START Document text

Your Friday prompt for Stream of Consciousness Saturday is “cam.” Find a word that contains “cam” or use it as is.
The next road over from me is called Army Camp Road. I really hope they change the name soon. It runs alongside the Stony Point First Nations Reserve and has a dark history. Its a reminder of how badly our governments treated First Nation people.
In 1942 their land was confiscated by the Canadian Government to use as a military training camp. The people were moved onto a reserve near-by; Kettle Point. The two reserves are separated by a strip of land two rural roads apart. That’s where I live.
What houses they could move were picked up and taken to Kettle Point. Sometimes they didn’t know where they should go so they dumped them anywhere they could. The brick houses were knocked down; farms destroyed, burial grounds desecrated. And all on the promise that when the war was over they would get their land back.
Some of the men had enlisted and did not know their homes were being demolished while they were fighting overseas. And because they joined the army, they lost their Status. They came home to nothing and nowhere to go.

END Document text

● Things to do:
A. Answer these questions from the post about Army Camp Road:
(i) In what year did the Canadian Government confiscate the Stony Point land?
(ii) Onto which reserve were the people moved?
(iii) What did the men lose because they joined the army?
B. Print the post about Army Camp Road, starting with "What houses they" and going on through "nowhere to go.".
The items come from a different source than the text above.

START Dataset

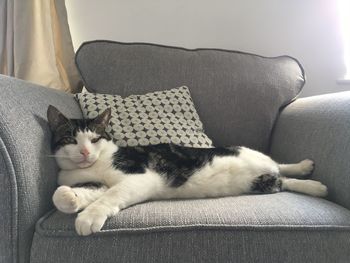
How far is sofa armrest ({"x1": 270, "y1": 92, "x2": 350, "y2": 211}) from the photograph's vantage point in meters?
A: 0.92

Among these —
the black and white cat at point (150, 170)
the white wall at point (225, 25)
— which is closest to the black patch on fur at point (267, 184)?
the black and white cat at point (150, 170)

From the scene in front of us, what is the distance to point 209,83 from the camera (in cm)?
140

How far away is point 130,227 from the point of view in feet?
2.39

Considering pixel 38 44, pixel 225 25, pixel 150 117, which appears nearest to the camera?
pixel 150 117

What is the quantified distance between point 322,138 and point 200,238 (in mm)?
565

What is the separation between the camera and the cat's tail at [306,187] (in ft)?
3.08

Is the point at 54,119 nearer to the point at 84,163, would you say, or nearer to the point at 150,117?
the point at 84,163

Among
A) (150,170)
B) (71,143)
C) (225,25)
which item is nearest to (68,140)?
(71,143)

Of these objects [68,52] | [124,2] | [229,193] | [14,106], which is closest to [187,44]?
[124,2]

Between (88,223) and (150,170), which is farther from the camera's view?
(150,170)

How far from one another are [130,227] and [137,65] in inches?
32.8

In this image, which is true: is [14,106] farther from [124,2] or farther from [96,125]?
[124,2]

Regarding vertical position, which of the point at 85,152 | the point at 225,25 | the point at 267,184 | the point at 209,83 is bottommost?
the point at 267,184

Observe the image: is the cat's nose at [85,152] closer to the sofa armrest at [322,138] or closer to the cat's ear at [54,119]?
the cat's ear at [54,119]
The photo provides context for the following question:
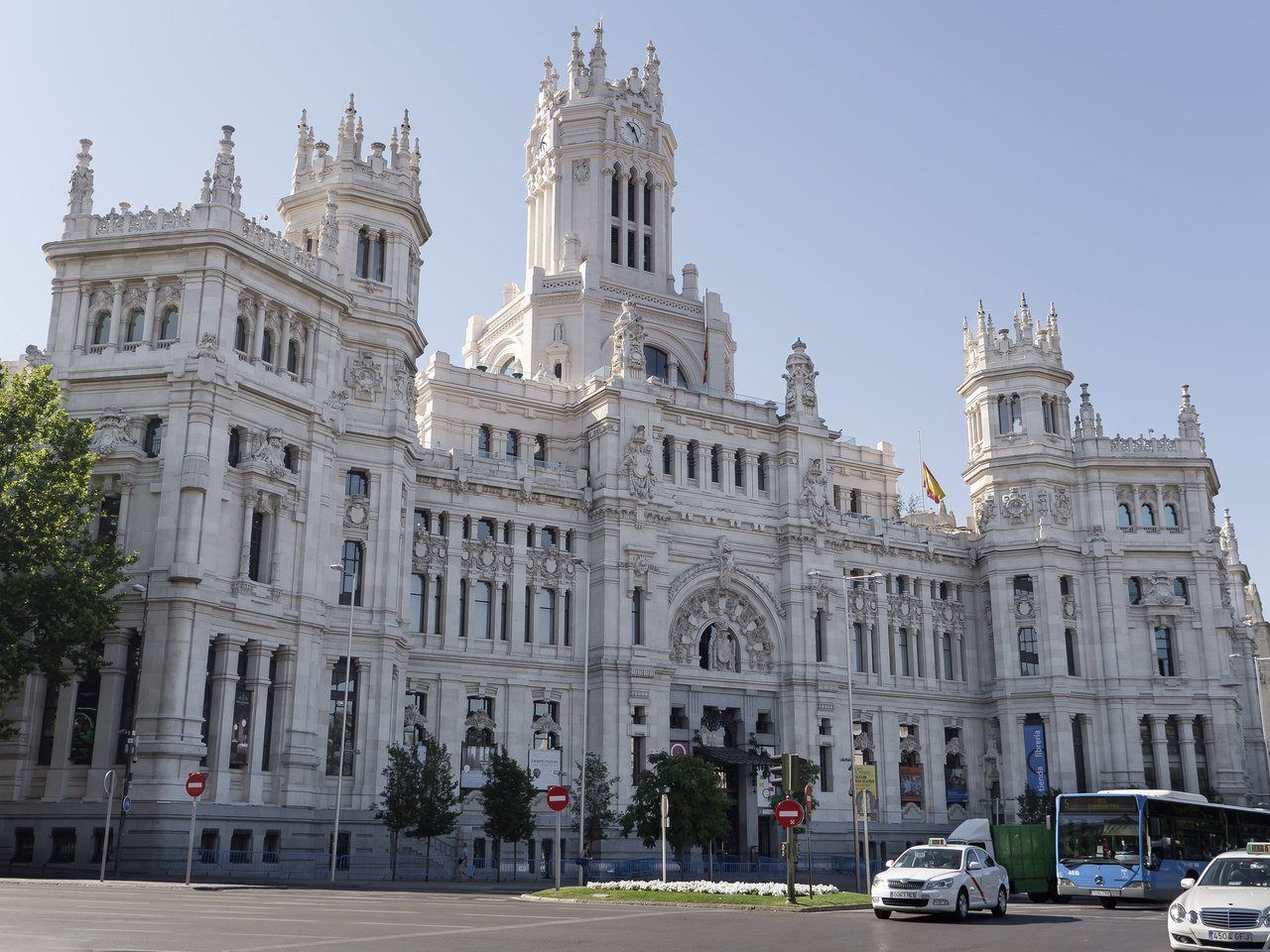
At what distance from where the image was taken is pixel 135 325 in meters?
53.8

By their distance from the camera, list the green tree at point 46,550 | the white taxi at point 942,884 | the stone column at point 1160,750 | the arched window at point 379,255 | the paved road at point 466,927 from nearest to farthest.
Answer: the paved road at point 466,927 → the white taxi at point 942,884 → the green tree at point 46,550 → the arched window at point 379,255 → the stone column at point 1160,750

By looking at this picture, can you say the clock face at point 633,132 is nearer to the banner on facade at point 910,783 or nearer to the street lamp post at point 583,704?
the street lamp post at point 583,704

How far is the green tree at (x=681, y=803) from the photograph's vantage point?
54.9m

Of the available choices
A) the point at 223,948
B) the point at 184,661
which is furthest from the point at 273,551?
the point at 223,948

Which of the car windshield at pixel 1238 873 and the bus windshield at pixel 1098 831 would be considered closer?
the car windshield at pixel 1238 873

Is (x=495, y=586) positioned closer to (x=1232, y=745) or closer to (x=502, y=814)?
(x=502, y=814)

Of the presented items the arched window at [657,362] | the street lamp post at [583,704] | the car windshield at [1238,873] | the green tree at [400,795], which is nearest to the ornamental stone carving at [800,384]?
the arched window at [657,362]

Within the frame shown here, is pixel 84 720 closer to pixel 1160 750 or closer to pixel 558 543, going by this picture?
pixel 558 543

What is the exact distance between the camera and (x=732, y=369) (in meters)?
88.6

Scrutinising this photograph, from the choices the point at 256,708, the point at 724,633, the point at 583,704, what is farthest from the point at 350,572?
the point at 724,633

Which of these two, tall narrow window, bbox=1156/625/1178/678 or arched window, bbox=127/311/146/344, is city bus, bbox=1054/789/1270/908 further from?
arched window, bbox=127/311/146/344

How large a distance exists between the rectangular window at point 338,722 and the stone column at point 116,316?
55.2 feet

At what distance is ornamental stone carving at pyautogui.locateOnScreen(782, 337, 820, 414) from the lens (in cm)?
7844

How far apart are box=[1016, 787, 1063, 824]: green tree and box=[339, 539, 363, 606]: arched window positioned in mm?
41492
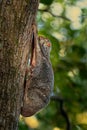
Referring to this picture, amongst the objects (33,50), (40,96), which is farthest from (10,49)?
(40,96)

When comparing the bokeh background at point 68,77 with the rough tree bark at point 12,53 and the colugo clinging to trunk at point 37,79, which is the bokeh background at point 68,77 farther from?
the rough tree bark at point 12,53

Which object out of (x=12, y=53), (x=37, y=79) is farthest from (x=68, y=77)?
(x=12, y=53)

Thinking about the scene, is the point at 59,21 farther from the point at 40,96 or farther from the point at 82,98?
the point at 40,96

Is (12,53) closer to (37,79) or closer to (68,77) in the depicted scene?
(37,79)

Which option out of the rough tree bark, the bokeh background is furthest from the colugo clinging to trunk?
the bokeh background

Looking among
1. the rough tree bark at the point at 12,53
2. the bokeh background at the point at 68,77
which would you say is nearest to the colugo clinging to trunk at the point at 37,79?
the rough tree bark at the point at 12,53

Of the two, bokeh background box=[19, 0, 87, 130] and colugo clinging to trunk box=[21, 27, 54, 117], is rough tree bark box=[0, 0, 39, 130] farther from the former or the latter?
bokeh background box=[19, 0, 87, 130]
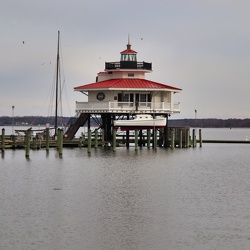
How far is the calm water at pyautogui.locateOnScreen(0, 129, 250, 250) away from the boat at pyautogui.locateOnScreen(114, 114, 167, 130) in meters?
12.7

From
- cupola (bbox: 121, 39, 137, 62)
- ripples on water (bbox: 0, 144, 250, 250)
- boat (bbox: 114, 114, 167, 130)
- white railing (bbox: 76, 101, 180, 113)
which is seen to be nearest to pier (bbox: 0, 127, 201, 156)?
boat (bbox: 114, 114, 167, 130)

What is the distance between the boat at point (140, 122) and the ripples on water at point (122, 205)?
1256 centimetres

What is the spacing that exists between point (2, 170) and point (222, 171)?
17626 millimetres

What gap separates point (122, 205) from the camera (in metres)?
38.5

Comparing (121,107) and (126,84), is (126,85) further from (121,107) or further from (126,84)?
(121,107)

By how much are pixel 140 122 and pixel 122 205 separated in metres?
39.3

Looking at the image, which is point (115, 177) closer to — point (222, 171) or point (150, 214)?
point (222, 171)

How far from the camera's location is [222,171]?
60.1 meters

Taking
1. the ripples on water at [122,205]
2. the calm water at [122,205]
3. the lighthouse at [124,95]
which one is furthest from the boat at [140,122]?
the calm water at [122,205]

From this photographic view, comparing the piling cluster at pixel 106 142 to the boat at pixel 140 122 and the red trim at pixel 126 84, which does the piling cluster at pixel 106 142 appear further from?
the red trim at pixel 126 84

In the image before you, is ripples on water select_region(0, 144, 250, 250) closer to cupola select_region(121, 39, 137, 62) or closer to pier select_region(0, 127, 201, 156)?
pier select_region(0, 127, 201, 156)

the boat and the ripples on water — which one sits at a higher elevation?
the boat

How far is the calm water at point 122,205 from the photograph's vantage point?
30.1 meters

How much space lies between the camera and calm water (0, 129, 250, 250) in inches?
1186
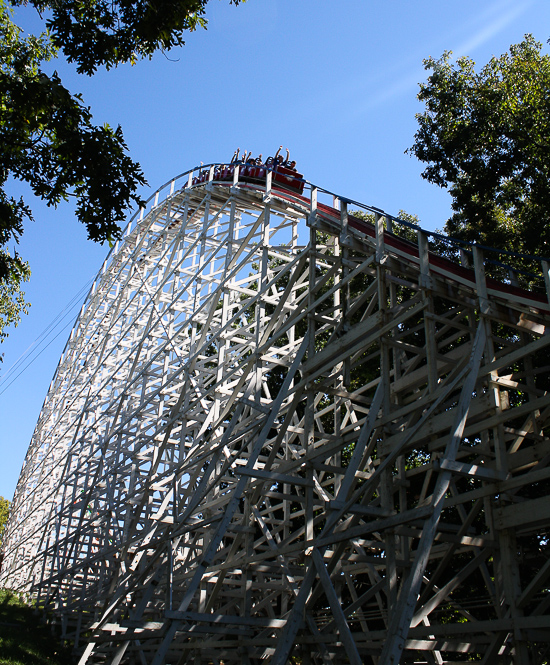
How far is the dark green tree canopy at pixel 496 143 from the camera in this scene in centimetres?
1422

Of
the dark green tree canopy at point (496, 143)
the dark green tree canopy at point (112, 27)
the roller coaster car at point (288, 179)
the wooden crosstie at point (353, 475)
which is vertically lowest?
the wooden crosstie at point (353, 475)

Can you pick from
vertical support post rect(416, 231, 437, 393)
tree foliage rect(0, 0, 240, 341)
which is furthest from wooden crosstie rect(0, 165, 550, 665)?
tree foliage rect(0, 0, 240, 341)

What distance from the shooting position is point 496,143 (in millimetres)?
15000

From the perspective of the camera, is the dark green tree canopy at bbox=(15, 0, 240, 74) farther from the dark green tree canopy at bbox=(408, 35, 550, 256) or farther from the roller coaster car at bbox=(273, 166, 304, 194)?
the dark green tree canopy at bbox=(408, 35, 550, 256)

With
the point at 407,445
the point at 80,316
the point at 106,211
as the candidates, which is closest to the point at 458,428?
the point at 407,445

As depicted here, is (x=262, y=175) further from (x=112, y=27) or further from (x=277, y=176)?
(x=112, y=27)

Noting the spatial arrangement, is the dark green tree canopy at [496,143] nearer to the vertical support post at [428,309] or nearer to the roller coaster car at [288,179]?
the roller coaster car at [288,179]

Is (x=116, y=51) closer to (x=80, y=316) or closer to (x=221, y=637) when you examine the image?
(x=221, y=637)

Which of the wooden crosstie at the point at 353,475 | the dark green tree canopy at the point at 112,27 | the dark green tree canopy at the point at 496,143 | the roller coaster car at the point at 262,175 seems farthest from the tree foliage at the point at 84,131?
the dark green tree canopy at the point at 496,143

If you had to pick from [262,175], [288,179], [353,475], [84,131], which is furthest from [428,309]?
[262,175]

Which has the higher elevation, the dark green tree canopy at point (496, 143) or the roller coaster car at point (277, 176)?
the dark green tree canopy at point (496, 143)

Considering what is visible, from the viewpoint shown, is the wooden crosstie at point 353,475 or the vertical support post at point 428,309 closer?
the wooden crosstie at point 353,475

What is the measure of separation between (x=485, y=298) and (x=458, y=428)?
2.12 m

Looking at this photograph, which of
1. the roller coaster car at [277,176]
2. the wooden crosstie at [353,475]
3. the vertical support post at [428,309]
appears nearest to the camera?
the wooden crosstie at [353,475]
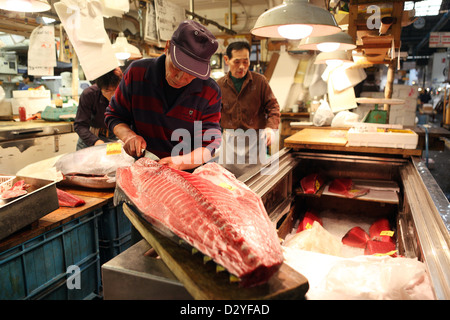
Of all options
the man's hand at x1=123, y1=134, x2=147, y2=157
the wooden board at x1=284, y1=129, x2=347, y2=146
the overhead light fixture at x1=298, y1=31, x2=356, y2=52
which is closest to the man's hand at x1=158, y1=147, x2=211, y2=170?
the man's hand at x1=123, y1=134, x2=147, y2=157

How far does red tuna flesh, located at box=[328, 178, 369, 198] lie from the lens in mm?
3588

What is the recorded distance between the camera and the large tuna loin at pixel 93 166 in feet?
9.42

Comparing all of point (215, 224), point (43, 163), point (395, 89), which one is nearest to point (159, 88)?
point (215, 224)

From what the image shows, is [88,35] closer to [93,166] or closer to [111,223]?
[93,166]

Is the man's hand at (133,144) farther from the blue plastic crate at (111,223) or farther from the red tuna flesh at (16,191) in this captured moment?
the blue plastic crate at (111,223)

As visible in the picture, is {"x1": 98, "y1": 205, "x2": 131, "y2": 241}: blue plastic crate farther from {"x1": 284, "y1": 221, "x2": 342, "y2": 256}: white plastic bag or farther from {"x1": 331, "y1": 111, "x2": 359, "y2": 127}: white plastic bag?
{"x1": 331, "y1": 111, "x2": 359, "y2": 127}: white plastic bag

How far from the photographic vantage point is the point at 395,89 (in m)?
8.00

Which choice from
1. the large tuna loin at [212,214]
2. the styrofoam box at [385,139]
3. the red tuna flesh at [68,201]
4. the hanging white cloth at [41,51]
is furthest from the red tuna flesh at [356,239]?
the hanging white cloth at [41,51]

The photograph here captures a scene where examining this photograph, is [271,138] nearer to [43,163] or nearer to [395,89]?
[43,163]

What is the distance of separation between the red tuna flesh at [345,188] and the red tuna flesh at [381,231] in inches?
13.9
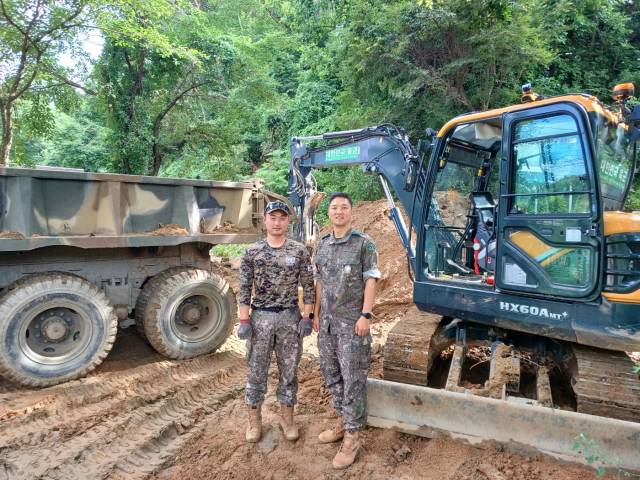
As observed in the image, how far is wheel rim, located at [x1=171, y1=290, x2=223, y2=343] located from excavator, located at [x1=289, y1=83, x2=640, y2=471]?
2356 millimetres

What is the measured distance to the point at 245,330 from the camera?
128 inches

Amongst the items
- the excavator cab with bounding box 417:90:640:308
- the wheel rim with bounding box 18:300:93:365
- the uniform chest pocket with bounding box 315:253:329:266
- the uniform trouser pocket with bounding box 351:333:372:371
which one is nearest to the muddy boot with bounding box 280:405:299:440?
the uniform trouser pocket with bounding box 351:333:372:371

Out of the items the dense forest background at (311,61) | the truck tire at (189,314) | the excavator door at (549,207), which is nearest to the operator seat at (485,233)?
the excavator door at (549,207)

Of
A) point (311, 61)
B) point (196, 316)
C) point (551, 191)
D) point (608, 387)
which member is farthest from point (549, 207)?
point (311, 61)

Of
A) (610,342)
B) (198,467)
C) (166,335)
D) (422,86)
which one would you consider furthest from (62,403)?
(422,86)

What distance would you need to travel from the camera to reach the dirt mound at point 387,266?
721cm

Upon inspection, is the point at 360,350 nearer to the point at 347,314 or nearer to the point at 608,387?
the point at 347,314

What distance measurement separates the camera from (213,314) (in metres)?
5.48

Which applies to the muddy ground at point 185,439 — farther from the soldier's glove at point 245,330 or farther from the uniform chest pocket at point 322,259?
the uniform chest pocket at point 322,259

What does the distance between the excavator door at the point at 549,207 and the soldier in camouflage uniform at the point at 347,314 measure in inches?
49.9

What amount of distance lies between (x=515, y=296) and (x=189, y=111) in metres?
13.7

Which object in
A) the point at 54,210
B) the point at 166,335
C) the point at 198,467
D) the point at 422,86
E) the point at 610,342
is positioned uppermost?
the point at 422,86

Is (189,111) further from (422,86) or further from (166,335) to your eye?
(166,335)

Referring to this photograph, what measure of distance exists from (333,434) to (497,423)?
1.17 metres
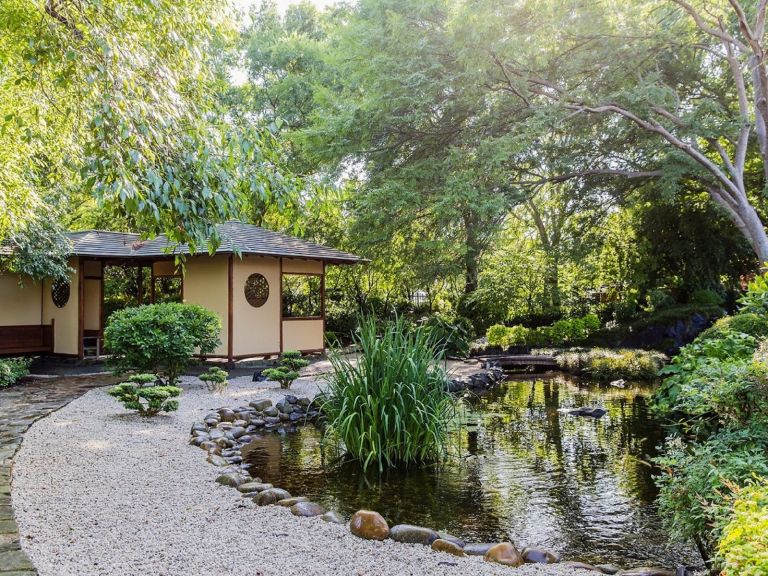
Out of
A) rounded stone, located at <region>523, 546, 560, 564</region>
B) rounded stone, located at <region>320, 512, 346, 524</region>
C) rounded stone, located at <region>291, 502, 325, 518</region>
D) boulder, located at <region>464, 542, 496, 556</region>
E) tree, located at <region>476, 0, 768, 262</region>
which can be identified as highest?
tree, located at <region>476, 0, 768, 262</region>

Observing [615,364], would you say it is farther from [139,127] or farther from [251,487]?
[139,127]

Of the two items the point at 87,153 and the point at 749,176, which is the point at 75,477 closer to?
the point at 87,153

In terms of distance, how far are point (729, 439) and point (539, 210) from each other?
16874 mm

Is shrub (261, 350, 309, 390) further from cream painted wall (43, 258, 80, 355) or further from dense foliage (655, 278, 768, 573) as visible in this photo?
dense foliage (655, 278, 768, 573)

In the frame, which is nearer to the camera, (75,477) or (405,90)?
(75,477)

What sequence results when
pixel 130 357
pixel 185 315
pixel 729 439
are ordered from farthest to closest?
pixel 185 315 → pixel 130 357 → pixel 729 439

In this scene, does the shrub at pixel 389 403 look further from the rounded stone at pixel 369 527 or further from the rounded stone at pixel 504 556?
the rounded stone at pixel 504 556

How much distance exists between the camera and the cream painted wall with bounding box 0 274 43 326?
38.3ft

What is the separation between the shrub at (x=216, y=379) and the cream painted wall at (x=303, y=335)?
3.48 meters

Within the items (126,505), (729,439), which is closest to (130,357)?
(126,505)

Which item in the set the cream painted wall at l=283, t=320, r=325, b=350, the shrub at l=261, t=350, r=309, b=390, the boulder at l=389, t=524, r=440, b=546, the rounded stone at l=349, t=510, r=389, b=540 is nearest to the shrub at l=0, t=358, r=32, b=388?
the shrub at l=261, t=350, r=309, b=390

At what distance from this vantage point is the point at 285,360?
9.21 metres

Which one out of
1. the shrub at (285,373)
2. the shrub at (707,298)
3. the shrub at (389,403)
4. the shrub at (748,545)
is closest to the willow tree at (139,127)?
the shrub at (389,403)

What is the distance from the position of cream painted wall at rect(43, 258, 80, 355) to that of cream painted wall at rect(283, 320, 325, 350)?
4089 millimetres
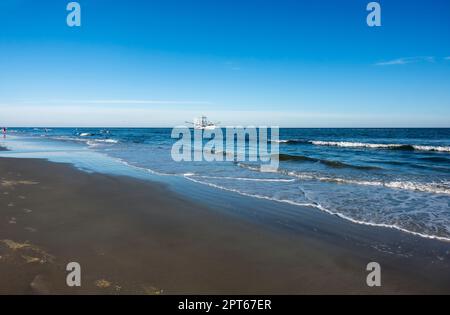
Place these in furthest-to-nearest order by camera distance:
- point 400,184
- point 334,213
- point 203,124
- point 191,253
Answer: point 203,124
point 400,184
point 334,213
point 191,253

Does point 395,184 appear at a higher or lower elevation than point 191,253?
higher

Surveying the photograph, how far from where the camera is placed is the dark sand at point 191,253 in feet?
14.2

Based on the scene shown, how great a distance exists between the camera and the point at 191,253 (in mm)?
5457

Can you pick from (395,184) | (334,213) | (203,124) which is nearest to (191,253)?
(334,213)

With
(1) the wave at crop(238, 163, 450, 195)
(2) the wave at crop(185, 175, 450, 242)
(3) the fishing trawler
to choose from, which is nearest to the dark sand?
(2) the wave at crop(185, 175, 450, 242)

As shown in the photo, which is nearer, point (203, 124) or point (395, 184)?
point (395, 184)

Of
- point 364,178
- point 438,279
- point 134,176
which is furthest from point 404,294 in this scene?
point 134,176

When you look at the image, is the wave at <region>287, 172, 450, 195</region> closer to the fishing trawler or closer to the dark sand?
the dark sand

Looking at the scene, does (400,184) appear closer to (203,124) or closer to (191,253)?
(191,253)

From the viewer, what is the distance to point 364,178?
13953 millimetres

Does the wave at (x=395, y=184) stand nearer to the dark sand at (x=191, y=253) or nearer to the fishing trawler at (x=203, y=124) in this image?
the dark sand at (x=191, y=253)

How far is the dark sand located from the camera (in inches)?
171

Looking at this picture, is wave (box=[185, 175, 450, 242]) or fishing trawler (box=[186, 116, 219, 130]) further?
fishing trawler (box=[186, 116, 219, 130])
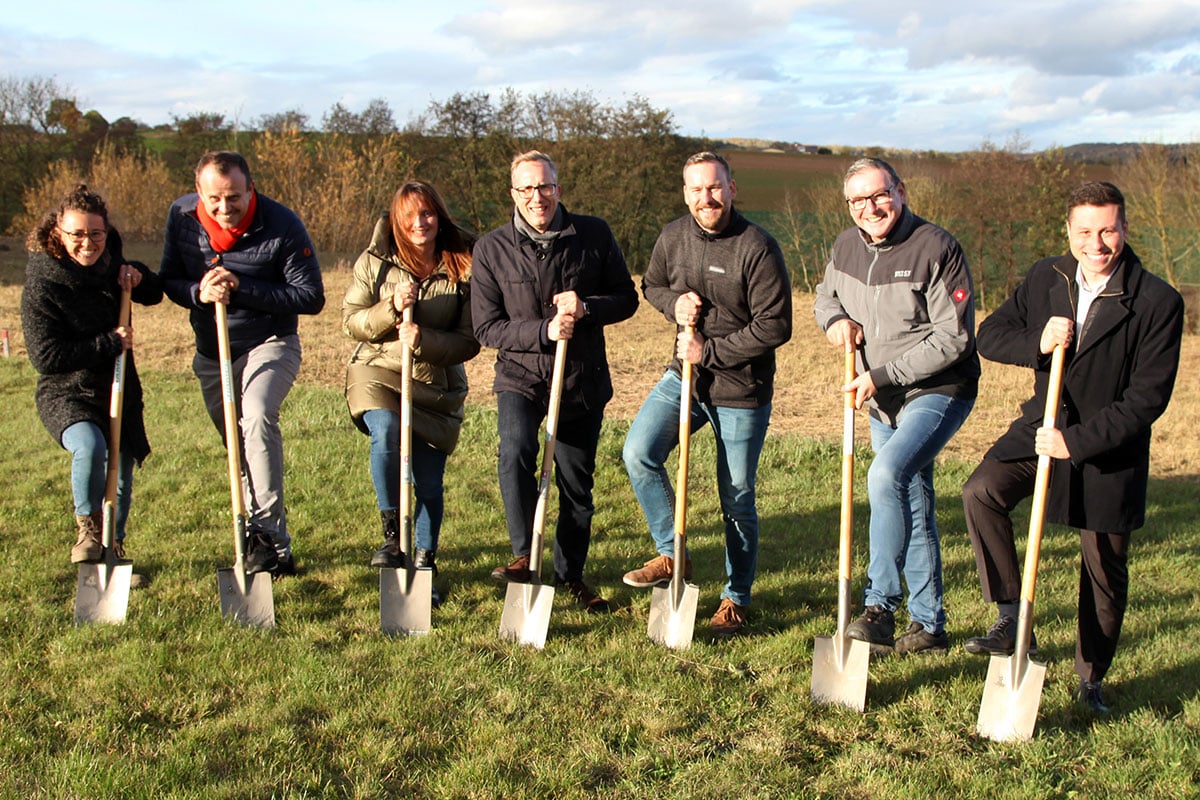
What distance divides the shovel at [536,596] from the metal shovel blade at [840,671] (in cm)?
129

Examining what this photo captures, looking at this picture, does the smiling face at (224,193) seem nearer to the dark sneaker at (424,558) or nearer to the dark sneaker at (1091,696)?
the dark sneaker at (424,558)

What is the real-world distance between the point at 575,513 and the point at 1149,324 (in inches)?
110

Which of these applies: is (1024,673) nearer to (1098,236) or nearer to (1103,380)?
(1103,380)

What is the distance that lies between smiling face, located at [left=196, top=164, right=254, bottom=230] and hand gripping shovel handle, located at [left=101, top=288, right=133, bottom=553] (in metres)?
0.67

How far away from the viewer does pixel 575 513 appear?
5406mm

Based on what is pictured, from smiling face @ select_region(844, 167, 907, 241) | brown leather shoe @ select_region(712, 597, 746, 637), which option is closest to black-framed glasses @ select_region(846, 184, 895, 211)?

END Dataset

● Answers for the exercise:
A.
(i) 1942
(ii) Kettle Point
(iii) Their Status

B.
What houses they could move were picked up and taken to Kettle Point. Sometimes they didn’t know where they should go so they dumped them anywhere they could. The brick houses were knocked down; farms destroyed, burial grounds desecrated. And all on the promise that when the war was over they would get their land back.
Some of the men had enlisted and did not know their homes were being demolished while they were fighting overseas. And because they joined the army, they lost their Status. They came home to nothing and nowhere to go.